# [TASK]
Put the rows below into a JSON list of strings, with one string for each line and no strings for blank lines.

# [EXTRACTED ENTRIES]
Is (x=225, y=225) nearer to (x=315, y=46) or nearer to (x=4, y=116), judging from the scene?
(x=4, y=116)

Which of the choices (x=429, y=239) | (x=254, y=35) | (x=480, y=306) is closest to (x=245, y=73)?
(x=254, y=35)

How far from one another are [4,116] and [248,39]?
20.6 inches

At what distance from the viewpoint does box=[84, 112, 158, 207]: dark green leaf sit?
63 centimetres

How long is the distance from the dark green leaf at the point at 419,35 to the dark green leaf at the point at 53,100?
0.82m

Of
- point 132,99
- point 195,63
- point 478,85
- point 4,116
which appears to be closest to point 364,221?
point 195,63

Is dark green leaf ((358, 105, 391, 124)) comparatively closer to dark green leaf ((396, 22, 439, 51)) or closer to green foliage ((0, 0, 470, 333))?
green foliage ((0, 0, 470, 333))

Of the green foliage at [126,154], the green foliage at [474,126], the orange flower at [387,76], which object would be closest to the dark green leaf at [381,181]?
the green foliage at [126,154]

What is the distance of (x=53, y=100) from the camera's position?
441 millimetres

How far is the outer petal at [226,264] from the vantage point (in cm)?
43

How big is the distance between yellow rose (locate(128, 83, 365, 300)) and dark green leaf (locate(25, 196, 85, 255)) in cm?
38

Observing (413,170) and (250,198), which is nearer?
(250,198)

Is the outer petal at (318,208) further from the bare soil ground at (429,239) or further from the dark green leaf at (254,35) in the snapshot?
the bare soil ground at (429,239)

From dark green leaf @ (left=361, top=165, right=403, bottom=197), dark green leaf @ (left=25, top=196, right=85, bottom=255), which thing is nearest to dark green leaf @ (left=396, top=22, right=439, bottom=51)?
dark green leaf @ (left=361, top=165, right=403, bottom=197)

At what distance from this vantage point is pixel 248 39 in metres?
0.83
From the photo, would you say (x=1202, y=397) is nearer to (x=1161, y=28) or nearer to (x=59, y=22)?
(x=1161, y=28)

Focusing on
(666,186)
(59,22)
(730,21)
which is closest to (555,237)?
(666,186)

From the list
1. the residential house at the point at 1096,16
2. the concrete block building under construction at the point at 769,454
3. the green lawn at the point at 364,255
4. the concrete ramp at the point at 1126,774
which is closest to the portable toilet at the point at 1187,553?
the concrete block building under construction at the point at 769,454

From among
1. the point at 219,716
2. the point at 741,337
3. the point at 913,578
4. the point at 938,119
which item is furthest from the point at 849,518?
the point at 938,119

# [EXERCISE SOLUTION]
[
  "Is (x=225, y=225) nearer to (x=315, y=46) or nearer to (x=4, y=116), judging from the scene?",
  "(x=4, y=116)",
  "Which of the choices (x=429, y=239) | (x=254, y=35) | (x=480, y=306) is closest to (x=245, y=73)?",
  "(x=254, y=35)",
  "How far from one another are [4,116] and [248,39]?",
  "20.6 inches",
  "At what distance from the viewpoint does box=[84, 112, 158, 207]: dark green leaf sit?",
  "63 centimetres",
  "How long is the distance from the dark green leaf at the point at 419,35 to the dark green leaf at the point at 53,100?",
  "0.82m",
  "Of",
  "- point 132,99",
  "- point 195,63",
  "- point 478,85",
  "- point 4,116",
  "which appears to be closest to point 364,221?",
  "point 195,63",
  "Is dark green leaf ((358, 105, 391, 124)) comparatively closer to dark green leaf ((396, 22, 439, 51)) or closer to green foliage ((0, 0, 470, 333))?",
  "green foliage ((0, 0, 470, 333))",
  "Of the green foliage at [126,154], the green foliage at [474,126], the orange flower at [387,76], which object would be closest to the dark green leaf at [381,181]?",
  "the green foliage at [126,154]",
  "What is the distance of (x=53, y=100) from the camera's position?",
  "441 millimetres",
  "How far is the outer petal at [226,264] from the vantage point (in cm)?",
  "43",
  "How big is the distance between yellow rose (locate(128, 83, 365, 300)) and dark green leaf (locate(25, 196, 85, 255)) in cm?",
  "38",
  "Observing (413,170) and (250,198), which is nearer?",
  "(250,198)",
  "Is the outer petal at (318,208) further from the bare soil ground at (429,239) or further from the dark green leaf at (254,35) in the snapshot?",
  "the bare soil ground at (429,239)",
  "From dark green leaf @ (left=361, top=165, right=403, bottom=197), dark green leaf @ (left=25, top=196, right=85, bottom=255), which thing is nearest to dark green leaf @ (left=396, top=22, right=439, bottom=51)?",
  "dark green leaf @ (left=361, top=165, right=403, bottom=197)",
  "At what distance from this vantage point is pixel 248 39 in metres?",
  "0.83",
  "From the photo, would you say (x=1202, y=397) is nearer to (x=1161, y=28) or nearer to (x=59, y=22)?",
  "(x=1161, y=28)",
  "Focusing on",
  "(666,186)",
  "(59,22)",
  "(730,21)",
  "which is closest to (555,237)?",
  "(666,186)",
  "From the list",
  "1. the residential house at the point at 1096,16",
  "2. the concrete block building under construction at the point at 769,454",
  "3. the green lawn at the point at 364,255",
  "4. the concrete ramp at the point at 1126,774",
  "which is closest to the portable toilet at the point at 1187,553?",
  "the concrete block building under construction at the point at 769,454",
  "From among",
  "1. the point at 219,716",
  "2. the point at 741,337",
  "3. the point at 913,578",
  "4. the point at 938,119",
  "which item is furthest from the point at 849,518?",
  "the point at 938,119"
]